ブリュッセルでのアジア欧州会議に際しての温首相と菅首相の「廊下会談」に続き、梁光烈国防相は11日、ハノイのホテルの廊下脇のソファで北澤俊美防衛相と会談。国営新華社通信が何方も「会談」という言葉を使わない等、中国側は薄氷を履む様に対日関係の修復に踏み出していた。
16日のデモも、新華社は英文配信だけによる報道を続けた。デモを黙殺する事は避けつつ、中国社会に情報が一気に広がる事は避けたい、という指導部の意向が透けて見える。
北京では15~18日、共産党の第17期中央委員会第5回全体会議(5中全会)が開催中だ。ほぼ1年に1回のペースで開かれ、5年に1度の党大会の職権を代行、党の重要な方針を決める。其の期間中にこうしたデモが起きる事は地方都市でも極めて異例で、大衆の自発的な行動を党中央が抑え切れない事を露呈したと言える。

登録項目:

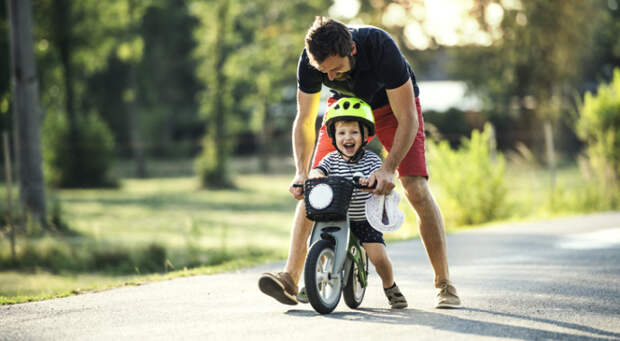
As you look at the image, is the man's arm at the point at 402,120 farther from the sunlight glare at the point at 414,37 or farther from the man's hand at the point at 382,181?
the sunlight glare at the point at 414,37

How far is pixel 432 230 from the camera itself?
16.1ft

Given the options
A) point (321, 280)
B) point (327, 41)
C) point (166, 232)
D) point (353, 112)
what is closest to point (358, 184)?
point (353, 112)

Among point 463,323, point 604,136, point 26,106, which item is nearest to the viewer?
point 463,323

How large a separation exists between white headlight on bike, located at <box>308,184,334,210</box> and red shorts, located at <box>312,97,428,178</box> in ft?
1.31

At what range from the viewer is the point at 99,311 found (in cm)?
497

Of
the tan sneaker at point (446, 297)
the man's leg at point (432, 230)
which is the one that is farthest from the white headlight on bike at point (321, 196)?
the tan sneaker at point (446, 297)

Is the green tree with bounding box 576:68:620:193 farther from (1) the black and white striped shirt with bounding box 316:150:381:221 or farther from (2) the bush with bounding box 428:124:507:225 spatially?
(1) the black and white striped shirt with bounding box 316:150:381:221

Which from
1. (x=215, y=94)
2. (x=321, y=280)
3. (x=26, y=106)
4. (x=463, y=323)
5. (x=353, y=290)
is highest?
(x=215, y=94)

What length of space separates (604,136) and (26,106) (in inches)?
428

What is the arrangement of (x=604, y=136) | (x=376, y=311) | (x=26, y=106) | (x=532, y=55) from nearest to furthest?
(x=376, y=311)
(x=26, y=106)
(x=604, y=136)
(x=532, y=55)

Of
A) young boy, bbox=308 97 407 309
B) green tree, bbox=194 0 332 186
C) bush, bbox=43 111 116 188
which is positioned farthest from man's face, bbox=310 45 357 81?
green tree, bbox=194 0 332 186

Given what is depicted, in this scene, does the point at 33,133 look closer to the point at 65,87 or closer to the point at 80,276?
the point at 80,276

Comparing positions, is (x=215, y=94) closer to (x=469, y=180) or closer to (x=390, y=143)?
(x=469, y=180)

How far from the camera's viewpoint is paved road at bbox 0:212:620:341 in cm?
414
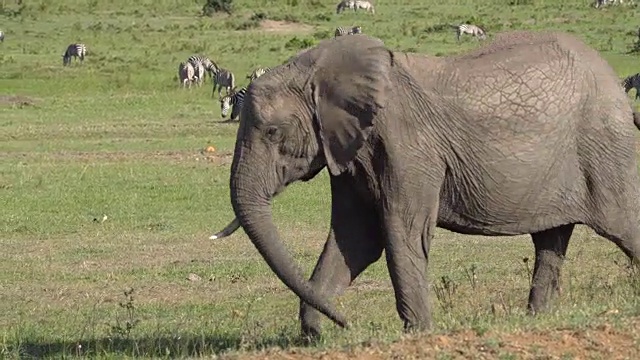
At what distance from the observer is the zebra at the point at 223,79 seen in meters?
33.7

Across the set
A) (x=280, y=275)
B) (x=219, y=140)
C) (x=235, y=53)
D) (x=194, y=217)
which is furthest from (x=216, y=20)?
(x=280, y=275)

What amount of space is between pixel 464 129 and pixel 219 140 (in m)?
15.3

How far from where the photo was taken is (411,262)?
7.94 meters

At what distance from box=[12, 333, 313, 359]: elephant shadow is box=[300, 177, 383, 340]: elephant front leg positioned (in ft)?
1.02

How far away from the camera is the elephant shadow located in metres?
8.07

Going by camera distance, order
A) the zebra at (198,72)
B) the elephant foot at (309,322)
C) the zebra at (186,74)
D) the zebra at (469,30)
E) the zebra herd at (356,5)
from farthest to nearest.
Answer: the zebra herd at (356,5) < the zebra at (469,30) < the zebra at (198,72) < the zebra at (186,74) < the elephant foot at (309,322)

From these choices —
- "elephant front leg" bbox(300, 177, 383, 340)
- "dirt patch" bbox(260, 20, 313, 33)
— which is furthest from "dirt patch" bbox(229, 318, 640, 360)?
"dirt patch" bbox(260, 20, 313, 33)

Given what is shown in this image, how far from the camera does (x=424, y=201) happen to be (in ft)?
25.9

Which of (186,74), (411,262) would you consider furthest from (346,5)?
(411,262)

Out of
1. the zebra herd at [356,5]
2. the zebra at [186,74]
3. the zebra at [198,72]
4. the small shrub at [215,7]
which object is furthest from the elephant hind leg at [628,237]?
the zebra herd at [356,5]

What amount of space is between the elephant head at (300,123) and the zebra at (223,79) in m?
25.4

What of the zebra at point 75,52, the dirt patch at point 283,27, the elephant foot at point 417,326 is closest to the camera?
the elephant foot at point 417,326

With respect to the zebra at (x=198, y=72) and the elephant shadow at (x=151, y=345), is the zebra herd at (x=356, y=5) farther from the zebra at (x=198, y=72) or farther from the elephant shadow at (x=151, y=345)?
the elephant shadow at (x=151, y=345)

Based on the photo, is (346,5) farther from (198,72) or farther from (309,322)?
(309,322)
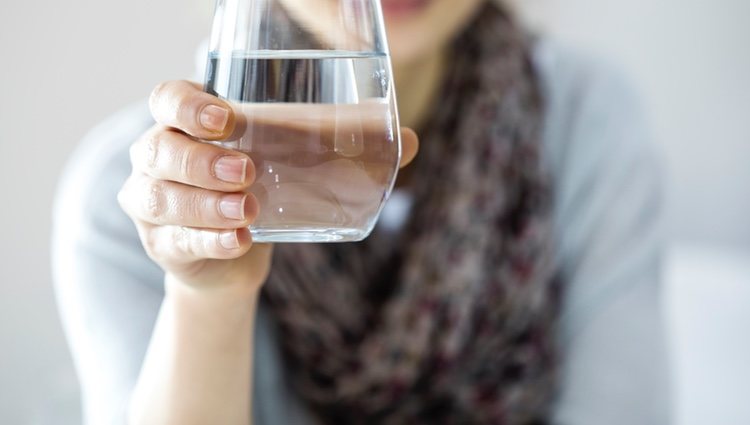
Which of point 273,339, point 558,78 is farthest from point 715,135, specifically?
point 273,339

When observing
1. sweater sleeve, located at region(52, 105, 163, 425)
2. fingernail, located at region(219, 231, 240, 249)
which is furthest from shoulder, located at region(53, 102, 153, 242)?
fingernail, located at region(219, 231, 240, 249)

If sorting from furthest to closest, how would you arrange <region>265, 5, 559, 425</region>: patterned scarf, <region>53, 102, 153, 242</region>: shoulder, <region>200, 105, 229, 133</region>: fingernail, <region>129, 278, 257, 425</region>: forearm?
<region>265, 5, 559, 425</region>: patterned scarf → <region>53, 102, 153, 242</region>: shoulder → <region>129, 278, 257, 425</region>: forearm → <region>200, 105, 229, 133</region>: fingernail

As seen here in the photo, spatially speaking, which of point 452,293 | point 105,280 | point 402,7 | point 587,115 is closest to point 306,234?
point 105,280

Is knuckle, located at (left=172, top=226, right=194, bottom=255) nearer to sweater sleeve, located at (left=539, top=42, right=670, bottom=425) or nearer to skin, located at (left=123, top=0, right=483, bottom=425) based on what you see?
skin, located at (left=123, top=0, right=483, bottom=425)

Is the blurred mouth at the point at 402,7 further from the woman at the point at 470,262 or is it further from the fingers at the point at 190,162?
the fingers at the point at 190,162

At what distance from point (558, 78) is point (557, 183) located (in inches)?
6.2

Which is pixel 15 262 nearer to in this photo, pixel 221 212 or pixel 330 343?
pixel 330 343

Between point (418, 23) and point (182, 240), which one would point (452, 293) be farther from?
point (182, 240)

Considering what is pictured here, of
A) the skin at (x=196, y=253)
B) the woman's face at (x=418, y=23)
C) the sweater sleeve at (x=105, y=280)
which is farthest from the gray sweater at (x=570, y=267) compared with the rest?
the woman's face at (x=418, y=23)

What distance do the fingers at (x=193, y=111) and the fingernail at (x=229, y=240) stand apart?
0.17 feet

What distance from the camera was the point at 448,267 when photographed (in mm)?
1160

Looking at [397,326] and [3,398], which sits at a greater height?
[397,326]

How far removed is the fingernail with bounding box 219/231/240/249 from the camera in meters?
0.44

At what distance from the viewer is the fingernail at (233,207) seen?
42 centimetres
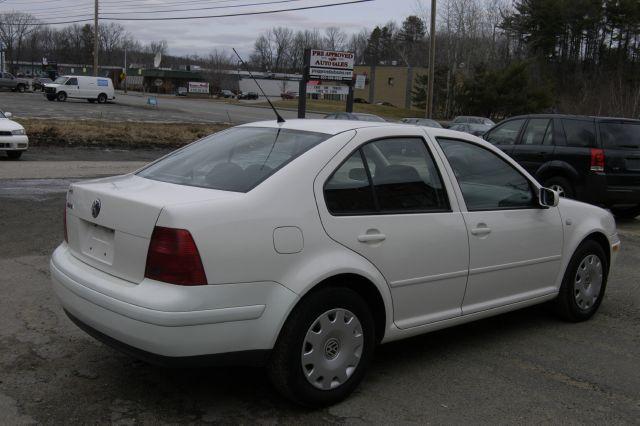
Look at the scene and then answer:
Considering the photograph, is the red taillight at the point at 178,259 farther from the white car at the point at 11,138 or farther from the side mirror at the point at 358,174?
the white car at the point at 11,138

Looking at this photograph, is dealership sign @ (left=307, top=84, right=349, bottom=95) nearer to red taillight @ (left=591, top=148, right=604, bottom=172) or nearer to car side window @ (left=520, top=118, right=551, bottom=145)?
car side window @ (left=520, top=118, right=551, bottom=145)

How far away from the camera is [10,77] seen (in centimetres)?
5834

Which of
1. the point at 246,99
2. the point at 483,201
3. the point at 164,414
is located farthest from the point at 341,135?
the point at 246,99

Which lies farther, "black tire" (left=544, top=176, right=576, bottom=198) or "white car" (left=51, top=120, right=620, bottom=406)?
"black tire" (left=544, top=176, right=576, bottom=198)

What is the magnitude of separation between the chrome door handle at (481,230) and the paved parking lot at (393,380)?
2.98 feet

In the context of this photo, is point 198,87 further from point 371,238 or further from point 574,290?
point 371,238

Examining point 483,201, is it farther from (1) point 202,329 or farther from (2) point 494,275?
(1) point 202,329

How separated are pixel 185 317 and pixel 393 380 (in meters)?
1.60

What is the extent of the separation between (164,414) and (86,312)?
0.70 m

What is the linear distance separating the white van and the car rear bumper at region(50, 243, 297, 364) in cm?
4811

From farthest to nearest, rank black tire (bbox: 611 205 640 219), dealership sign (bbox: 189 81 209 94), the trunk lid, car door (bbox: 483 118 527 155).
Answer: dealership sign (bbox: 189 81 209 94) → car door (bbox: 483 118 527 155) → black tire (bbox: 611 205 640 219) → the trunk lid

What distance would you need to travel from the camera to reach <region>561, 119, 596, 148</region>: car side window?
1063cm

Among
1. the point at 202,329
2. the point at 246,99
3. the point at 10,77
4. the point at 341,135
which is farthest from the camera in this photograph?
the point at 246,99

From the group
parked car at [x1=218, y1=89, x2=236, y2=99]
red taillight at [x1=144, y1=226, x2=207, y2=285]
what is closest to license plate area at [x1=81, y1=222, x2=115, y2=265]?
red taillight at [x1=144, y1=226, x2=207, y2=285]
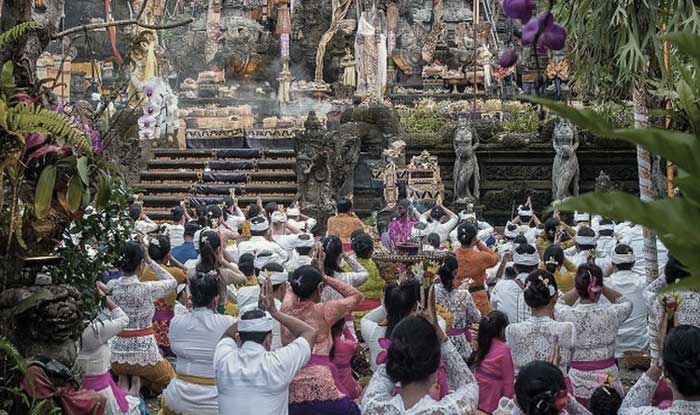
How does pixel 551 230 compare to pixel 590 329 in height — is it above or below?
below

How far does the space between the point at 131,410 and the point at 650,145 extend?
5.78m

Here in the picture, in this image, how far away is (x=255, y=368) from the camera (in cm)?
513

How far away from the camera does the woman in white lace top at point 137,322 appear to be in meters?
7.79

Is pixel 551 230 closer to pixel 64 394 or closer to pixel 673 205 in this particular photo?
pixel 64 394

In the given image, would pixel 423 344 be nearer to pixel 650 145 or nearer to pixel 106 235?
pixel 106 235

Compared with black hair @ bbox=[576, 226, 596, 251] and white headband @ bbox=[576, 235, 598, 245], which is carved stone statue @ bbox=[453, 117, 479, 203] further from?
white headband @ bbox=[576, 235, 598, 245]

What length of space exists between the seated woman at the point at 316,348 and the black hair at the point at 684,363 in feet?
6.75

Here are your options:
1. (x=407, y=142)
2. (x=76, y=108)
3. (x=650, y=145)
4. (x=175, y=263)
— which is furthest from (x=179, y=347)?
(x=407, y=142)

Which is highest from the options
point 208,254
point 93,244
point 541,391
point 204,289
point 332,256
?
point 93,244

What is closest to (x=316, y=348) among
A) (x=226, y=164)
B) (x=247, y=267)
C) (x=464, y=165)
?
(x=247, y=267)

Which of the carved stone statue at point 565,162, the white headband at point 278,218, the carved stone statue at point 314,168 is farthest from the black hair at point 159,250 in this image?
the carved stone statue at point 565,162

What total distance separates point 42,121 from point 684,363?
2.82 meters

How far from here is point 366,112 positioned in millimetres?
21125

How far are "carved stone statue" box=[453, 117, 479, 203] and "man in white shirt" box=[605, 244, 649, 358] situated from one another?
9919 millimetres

課題:
- a) 文書の抜粋によると、北京で開催中の5中全会の会期はいつからいつまでですか?
- b) 文書の抜粋のうち「ブリュッセルでのアジア欧州会」から「指導部の意向が透けて見える。」までを、その語句も含めて、「ソファ」を「ベンチ」に置き換えて書き直してください。

結果:
- a) 15~18日です。

- b)
ブリュッセルでのアジア欧州会議に際しての温首相と菅首相の「廊下会談」に続き、梁光烈国防相は11日、ハノイのホテルの廊下脇のベンチで北澤俊美防衛相と会談。国営新華社通信が何方も「会談」という言葉を使わない等、中国側は薄氷を履む様に対日関係の修復に踏み出していた。
16日のデモも、新華社は英文配信だけによる報道を続けた。デモを黙殺する事は避けつつ、中国社会に情報が一気に広がる事は避けたい、という指導部の意向が透けて見える。